Immagino tu ti riferisca a quella social, dove prima vedi un gattino a forma di pane fatto con l’AI e subito dopo bombe che vengono lanciate da paesi “democratici” cadere sulla testa di civili. Io cerco di stare lontano per quanto riesco da questa “schizofrenia” almeno musicalmente, non sono sicuro di riuscirci ma ci provo.
Piuttosto, mi sento schizofrenico in un altro modo, cerco sempre di cambiare gli input di partenza, non mi piace creare tutte canzoni tramite formule o strutture prestabilite, cerco sempre di variare, e sono contento quando i brani escono genuinamente diversi.
L’immagine del ballare mentre tutto intorno crolla è centrale nel brano: la vedi più come una forma di resistenza o di fuga?
Nel brano direi che è più una forma di fuga, è più simile al “non voglio guardare” quello che succede perché non si hanno i mezzi per rispondere o perché si hanno troppe distrazioni.
Il pezzo gioca su forti contrasti tra strofe e ritornello: come hai costruito questo equilibrio a livello sonoro?
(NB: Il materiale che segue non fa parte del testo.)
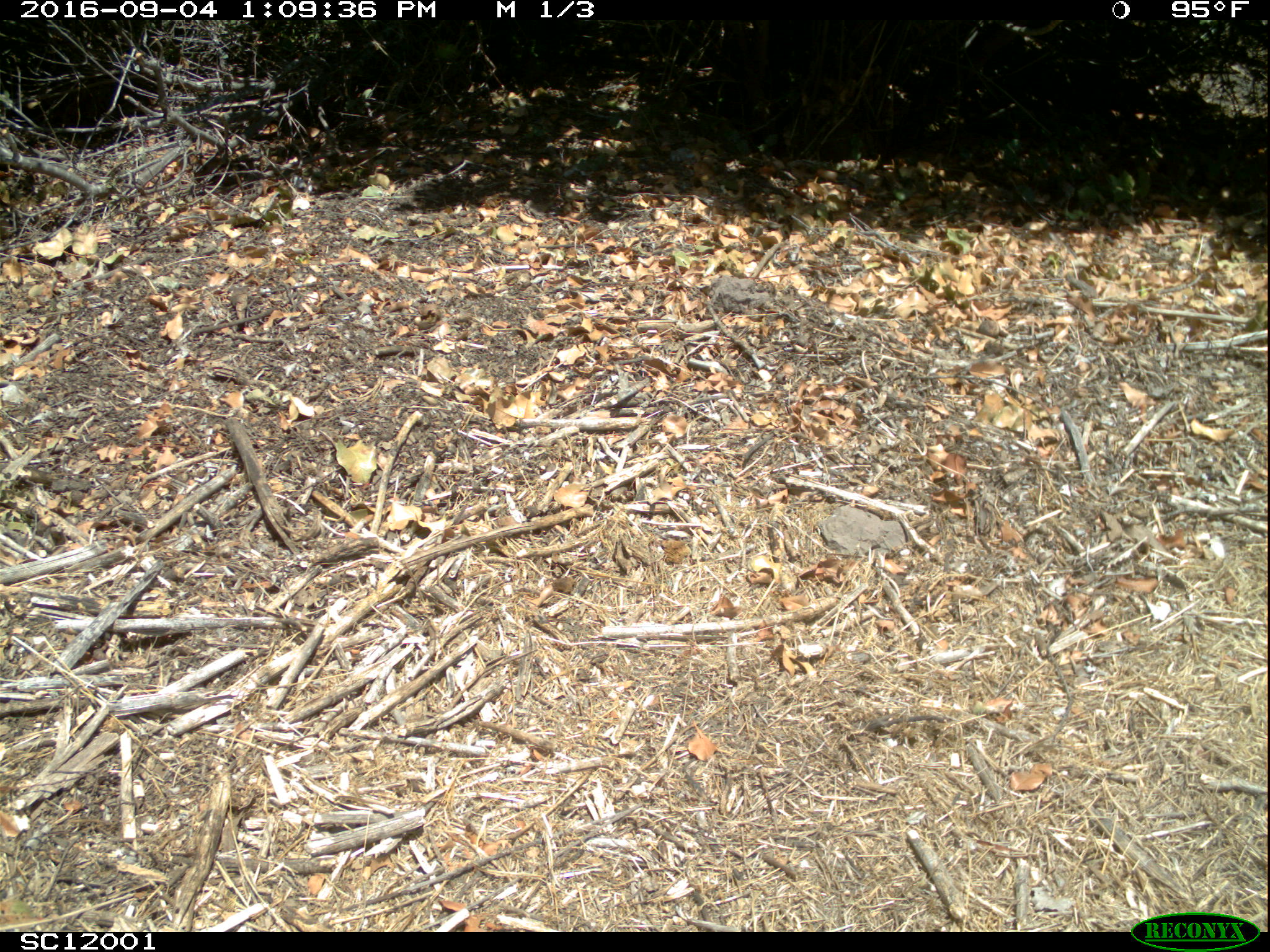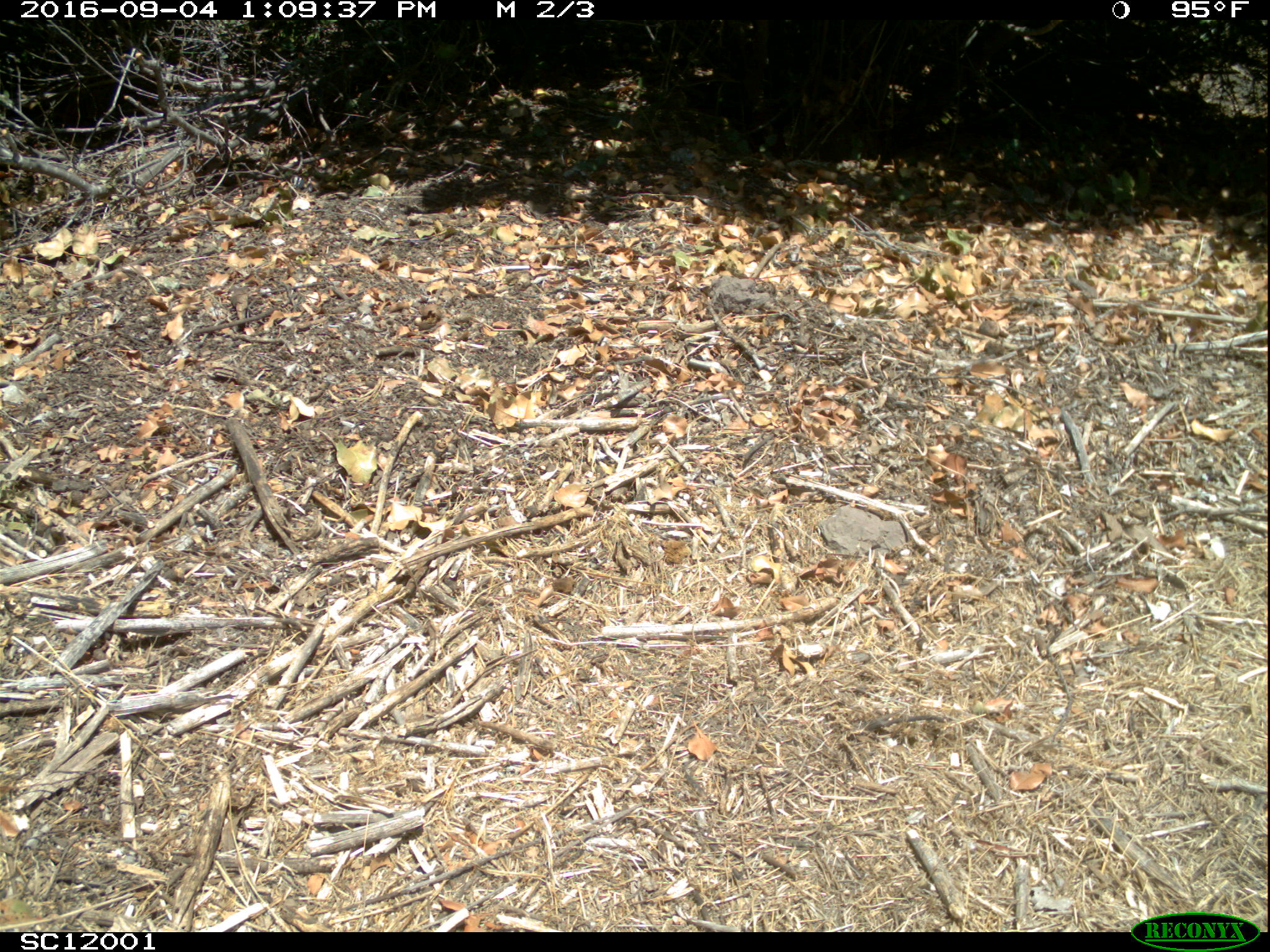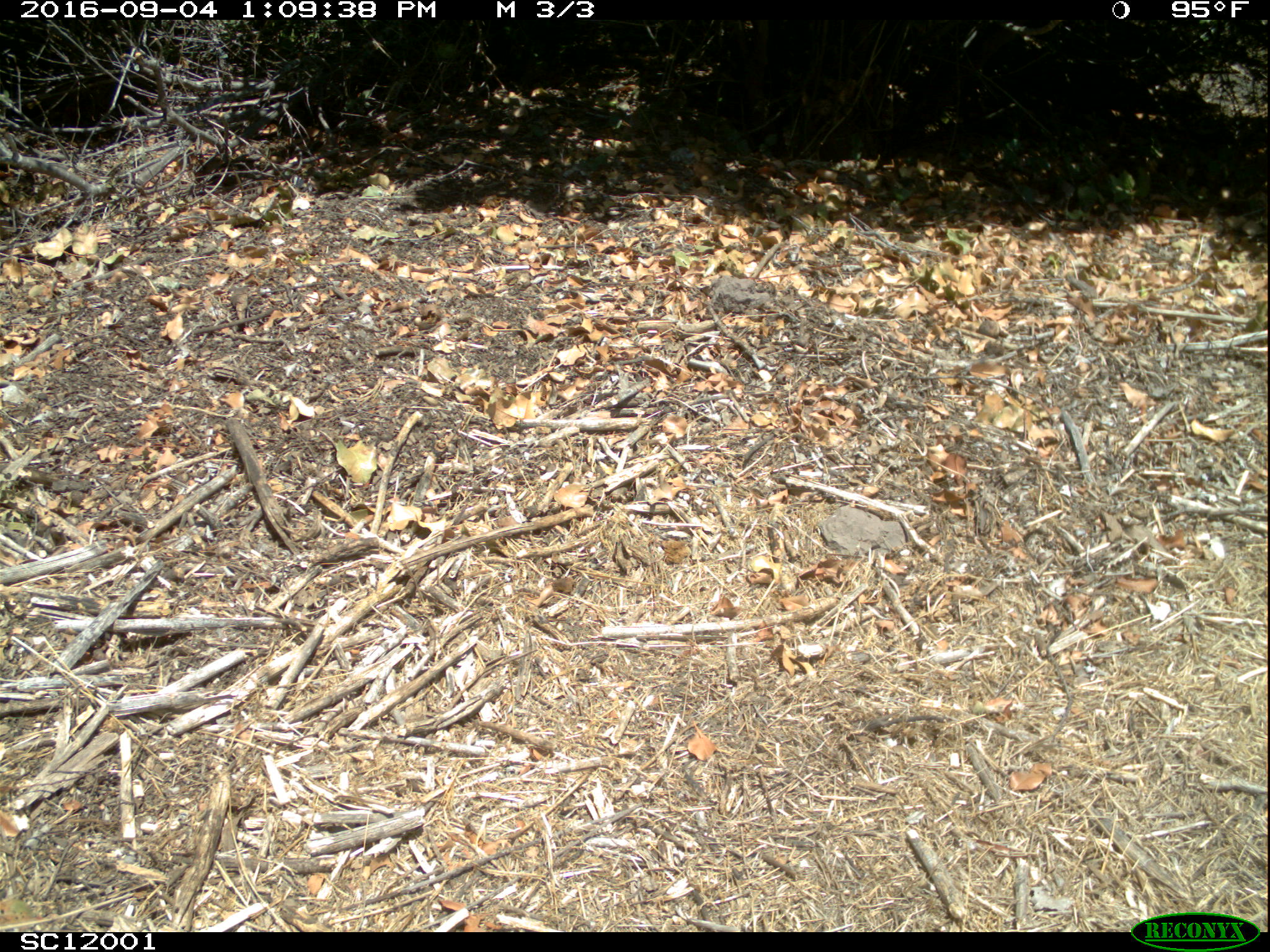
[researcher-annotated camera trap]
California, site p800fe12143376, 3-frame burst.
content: no animal present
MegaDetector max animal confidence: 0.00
Una volta scritto il testo volevo ci fosse questo contrasto un po’ per dividere tra la quiete prima della tempesta e il momento in cui la tempesta si scatena. Sulle strofe ci sono dei synth morbidi con un basso un po’ ubriaco, come la persona che sta ballando che poi sul ritornello si sfoga con tutto quello che gli gira in testa. Sul ritornello e il drop, dove si apre di più il brano tutto è più frenetico, si aggiungono molti elementi.
Nei tuoi lavori convivono elettronica e cantautorato: in “Tempesta Elettrica” come dialogano questi due linguaggi?
Spesso non è facile farli coesistere, infatti sto ancora sperimentando. Essendo un produttore capita spesso di voler dare più risalto alla strumentale quindi a volte devo scegliere quale tra le due deve avere un peso maggiore. Spesso mi baso sul come nascono i brani, se parto dalla strumentale si sviluppa in un modo, viceversa se scrivo prima il testo.
Il brano tocca temi legati all’attualità e alla polarizzazione: senti una responsabilità nel raccontare il presente attraverso la musica?
Non sento di avere una vera e propria responsabilità, cerco di raccontare me stesso, quello che sto vivendo, quindi in qualche modo dentro al calderone ci finisce inevitabilmente quello che accade attorno a me.
Dopo questo singolo, quale direzione immagini per il tuo percorso artistico nei prossimi mesi?
Ho un po’ di brani, fatti con amici che vorrei far uscire presto. Ora vorrei farli uscire e suonarli live.